*Text block*:
★ ★ ★ ★ ★

The projects below support research work in the department of Marine Meteorology and make use of our Flexible Ocean and Climate Model Infrastructure (FOCI, link).
Last update: August 18, 2020




Description: The research topic of ROADMAPsurstat is the role of the ocean surface state and atmosphere-ocean interactions for climate variability and future projections of impact-relevant weather and climate extreme events.
The general scientific aim of ROADMAP it to deepen our understanding of how the northern hemisphere ocean surface state and ocean dynamics influence the extratropical atmospheric circulation, as well as associated impact-relevant weather and climate extremes across time scales under both present day and future climate conditions.
Within the framework of ROADMAPsurstat GEOMAR is leading work package 4 which is dedicated to investigate the role of the Northern Hemisphere ocean surface state (SST and sea ice) for driving impact-relevant atmospheric extremes, such as atmospheric and marine heat waves and droughts, including compound weather extremes and Mediterranean mesoscale cyclones. Both are large-scale natural variability modes and also climate-change induced anomalies will be considered.

★ ★ ★ ★ ★

[Rows from a box-labeling dataset]
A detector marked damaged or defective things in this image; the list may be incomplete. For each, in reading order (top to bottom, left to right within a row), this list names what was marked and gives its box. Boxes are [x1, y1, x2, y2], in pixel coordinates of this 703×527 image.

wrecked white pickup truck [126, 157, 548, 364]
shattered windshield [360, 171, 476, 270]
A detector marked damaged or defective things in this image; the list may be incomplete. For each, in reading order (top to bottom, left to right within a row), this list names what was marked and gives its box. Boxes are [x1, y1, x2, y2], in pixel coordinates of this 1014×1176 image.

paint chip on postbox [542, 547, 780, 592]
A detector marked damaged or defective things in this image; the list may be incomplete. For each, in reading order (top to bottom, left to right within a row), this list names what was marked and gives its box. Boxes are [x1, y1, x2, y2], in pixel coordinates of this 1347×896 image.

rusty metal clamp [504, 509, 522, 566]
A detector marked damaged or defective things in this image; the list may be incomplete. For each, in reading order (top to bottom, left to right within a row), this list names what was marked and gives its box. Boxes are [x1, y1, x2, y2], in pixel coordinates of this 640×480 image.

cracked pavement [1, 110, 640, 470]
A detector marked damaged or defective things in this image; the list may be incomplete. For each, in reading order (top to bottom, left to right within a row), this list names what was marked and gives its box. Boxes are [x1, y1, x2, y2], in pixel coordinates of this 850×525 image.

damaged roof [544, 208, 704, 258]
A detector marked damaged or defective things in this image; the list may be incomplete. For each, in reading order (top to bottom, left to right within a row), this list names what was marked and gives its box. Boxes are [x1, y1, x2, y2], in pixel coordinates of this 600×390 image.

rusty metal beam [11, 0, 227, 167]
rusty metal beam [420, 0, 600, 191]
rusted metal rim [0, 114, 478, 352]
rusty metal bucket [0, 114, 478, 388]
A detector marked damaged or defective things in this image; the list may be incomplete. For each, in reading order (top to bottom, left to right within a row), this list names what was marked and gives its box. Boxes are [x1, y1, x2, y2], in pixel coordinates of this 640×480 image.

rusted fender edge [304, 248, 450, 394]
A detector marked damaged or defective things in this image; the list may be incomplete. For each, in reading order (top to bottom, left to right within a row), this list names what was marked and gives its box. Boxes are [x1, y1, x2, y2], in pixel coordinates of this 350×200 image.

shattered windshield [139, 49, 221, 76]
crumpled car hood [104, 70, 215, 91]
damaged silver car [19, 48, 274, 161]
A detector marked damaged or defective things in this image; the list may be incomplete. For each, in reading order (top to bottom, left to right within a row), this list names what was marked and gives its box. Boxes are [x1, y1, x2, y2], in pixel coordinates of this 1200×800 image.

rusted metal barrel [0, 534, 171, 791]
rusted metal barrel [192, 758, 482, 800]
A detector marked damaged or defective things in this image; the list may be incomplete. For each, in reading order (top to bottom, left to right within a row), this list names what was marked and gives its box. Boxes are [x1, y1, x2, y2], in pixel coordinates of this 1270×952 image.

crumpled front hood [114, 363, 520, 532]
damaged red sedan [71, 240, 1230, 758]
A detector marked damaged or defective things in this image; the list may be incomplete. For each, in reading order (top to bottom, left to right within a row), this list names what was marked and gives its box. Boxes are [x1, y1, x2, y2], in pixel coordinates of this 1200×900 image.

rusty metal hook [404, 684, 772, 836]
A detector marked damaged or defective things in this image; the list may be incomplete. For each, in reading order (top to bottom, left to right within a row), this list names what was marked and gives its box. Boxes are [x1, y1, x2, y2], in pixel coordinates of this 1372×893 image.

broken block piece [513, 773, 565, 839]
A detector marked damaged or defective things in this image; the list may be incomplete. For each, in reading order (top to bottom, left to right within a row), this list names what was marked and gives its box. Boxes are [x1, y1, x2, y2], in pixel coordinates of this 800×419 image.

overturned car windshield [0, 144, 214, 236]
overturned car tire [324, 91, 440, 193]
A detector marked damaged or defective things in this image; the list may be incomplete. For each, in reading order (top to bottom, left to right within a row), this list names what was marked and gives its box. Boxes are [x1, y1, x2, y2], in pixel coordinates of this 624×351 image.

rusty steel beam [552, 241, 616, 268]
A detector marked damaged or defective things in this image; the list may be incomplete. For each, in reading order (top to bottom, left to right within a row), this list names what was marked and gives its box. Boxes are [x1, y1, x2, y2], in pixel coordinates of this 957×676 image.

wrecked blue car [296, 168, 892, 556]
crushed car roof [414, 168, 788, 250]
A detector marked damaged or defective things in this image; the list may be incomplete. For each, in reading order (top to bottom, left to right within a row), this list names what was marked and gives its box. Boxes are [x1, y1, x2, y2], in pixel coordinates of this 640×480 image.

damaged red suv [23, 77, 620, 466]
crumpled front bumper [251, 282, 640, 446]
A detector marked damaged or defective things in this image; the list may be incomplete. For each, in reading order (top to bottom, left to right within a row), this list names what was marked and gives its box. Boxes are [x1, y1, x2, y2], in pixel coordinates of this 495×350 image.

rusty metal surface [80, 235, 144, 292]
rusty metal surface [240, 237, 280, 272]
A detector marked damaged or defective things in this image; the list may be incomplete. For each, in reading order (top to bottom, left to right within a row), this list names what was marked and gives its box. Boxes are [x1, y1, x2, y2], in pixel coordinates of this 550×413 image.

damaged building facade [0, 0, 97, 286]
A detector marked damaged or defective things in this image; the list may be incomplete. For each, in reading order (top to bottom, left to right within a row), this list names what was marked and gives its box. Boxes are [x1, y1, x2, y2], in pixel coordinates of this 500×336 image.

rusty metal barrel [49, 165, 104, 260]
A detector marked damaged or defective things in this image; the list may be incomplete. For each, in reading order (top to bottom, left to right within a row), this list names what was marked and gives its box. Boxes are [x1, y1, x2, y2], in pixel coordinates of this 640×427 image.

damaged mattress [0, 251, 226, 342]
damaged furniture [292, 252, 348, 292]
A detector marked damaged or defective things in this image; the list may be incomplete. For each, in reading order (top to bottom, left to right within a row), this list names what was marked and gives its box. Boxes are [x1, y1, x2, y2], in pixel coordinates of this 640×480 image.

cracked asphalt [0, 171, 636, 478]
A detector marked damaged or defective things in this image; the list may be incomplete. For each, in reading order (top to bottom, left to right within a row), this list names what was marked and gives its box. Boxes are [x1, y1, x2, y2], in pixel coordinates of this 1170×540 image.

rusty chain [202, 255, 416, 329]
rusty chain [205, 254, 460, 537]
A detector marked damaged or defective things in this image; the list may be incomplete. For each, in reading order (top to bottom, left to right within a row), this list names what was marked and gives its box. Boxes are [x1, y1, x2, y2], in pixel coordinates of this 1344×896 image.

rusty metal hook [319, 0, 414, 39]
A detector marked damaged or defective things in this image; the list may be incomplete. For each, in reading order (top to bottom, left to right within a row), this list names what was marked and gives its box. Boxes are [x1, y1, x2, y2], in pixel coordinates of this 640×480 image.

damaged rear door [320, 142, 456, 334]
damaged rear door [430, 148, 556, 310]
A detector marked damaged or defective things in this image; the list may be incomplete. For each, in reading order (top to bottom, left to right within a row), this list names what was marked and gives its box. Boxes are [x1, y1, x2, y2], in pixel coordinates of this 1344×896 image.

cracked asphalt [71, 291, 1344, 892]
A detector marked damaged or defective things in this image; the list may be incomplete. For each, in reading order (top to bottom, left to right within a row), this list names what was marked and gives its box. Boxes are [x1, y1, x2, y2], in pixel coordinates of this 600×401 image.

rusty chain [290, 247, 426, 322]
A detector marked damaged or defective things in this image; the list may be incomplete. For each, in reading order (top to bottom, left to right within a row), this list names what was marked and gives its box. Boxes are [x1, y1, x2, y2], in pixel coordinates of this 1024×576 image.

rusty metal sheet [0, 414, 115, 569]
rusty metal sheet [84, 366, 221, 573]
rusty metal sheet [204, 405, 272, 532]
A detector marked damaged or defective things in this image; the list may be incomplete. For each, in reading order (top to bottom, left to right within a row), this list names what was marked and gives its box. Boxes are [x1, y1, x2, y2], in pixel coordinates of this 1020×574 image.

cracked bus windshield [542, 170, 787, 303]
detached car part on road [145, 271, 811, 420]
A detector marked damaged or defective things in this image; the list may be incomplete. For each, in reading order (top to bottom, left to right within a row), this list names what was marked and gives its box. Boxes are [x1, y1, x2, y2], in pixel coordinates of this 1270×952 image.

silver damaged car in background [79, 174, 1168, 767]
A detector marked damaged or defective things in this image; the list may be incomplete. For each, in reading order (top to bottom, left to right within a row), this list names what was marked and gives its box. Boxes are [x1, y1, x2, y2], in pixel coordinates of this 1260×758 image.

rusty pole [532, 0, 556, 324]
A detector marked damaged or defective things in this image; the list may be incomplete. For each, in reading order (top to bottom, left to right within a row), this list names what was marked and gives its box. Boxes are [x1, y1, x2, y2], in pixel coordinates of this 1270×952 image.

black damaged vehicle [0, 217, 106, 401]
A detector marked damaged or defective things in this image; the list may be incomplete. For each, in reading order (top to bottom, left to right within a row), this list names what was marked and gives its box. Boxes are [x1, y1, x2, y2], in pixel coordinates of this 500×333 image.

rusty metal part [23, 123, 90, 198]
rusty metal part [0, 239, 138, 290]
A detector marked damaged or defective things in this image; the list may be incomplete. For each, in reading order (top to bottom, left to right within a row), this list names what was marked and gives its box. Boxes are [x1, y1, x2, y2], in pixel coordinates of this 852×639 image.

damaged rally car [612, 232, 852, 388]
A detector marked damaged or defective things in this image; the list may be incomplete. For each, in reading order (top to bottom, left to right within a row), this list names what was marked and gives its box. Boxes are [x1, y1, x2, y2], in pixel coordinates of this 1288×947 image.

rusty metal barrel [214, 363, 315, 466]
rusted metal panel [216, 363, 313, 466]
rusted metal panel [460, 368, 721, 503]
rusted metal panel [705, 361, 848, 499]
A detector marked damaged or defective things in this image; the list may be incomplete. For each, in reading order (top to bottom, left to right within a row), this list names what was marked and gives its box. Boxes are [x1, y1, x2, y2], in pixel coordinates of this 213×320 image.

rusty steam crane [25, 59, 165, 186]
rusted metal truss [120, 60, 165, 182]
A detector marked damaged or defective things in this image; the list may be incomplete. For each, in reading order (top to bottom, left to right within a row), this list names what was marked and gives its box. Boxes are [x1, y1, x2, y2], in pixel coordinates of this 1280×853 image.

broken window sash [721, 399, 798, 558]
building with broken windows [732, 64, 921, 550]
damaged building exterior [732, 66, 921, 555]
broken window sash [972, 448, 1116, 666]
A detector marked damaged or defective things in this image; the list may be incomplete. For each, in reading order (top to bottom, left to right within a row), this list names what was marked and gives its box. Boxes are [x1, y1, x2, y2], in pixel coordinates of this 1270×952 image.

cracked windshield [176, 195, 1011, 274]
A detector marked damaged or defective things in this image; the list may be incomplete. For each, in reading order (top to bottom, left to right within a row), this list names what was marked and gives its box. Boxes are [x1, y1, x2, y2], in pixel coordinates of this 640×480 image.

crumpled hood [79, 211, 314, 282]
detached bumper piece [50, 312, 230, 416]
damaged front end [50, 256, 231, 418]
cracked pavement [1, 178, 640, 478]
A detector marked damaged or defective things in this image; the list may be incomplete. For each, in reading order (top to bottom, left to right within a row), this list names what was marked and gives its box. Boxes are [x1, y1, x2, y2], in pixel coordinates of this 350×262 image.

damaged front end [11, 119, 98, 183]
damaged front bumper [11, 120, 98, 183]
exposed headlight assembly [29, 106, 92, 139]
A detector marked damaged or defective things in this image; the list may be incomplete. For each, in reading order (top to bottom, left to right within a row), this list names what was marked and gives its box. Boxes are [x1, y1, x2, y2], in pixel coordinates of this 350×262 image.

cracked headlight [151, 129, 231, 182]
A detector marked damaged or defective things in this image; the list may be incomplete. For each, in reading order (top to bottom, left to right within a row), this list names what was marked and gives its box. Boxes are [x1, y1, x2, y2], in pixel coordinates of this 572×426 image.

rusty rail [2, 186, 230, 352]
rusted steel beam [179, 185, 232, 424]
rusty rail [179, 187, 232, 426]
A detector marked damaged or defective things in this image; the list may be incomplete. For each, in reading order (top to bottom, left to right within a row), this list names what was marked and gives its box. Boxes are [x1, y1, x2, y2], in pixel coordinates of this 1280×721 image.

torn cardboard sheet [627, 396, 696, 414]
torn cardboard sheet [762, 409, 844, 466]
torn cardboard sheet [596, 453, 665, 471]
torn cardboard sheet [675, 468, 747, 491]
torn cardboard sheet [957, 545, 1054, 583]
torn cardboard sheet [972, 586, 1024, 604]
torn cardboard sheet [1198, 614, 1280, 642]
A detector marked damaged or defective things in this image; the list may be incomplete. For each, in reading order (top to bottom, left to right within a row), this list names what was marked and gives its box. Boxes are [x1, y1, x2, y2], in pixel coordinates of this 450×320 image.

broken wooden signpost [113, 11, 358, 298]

★ ★ ★ ★ ★

*To do*:
1. Reproduce a passage from the ROADMAP project description, beginning at the words "The projects below" and stopping after "climate extreme events.".
2. Carry on the ROADMAP project description from its last sentence.

*The replies*:
1.
The projects below support research work in the department of Marine Meteorology and make use of our Flexible Ocean and Climate Model Infrastructure (FOCI, link).
Last update: August 18, 2020




Description: The research topic of ROADMAPsurstat is the role of the ocean surface state and atmosphere-ocean interactions for climate variability and future projections of impact-relevant weather and climate extreme events.

2.
Additionally, GEOMAR will contribute to work package 1 and 3. The focus of work package 1 is the impact of the ocean circulation, especially the Atlantic Meridional Overturning Circulation, on large-scale sea surface temperature (SST) patterns. This work package it therefore closely linked to work package 4. The underlying research question for work package 3 are: How and on which time scales do extratropical ocean-atmosphere interactions control the tropospheric eddy-driven jets, cyclone variability (storm track), blocking events and the associated dynamical link to extreme conditions; and also how such controls can be modified by global warming.
Targeted at work package 1, dedicated sensitivity experiments will be conducted, with a global coupled climate model where the ocean model has an eddy-resolving nest (1/10°) over the North Atlantic. For work package 3, GEOMAR will contribute pacemaker experiments, where the variability of the Atlantic or Pacific Ocean is close to that found in observation using SST wind stress forcing in a partially coupled mode. For work package 4, high-resolution OpenIFS atmosphere-only simulations with varying surface input and coupled FOCI-OpenIFS experiments with eddy-resolving resolution in the North Atlantic are used to determine the effect of oceanic anomaly patterns for atmospheric extreme events. High frequency in-situ data will also be used for a more accurate analysis of the extremes.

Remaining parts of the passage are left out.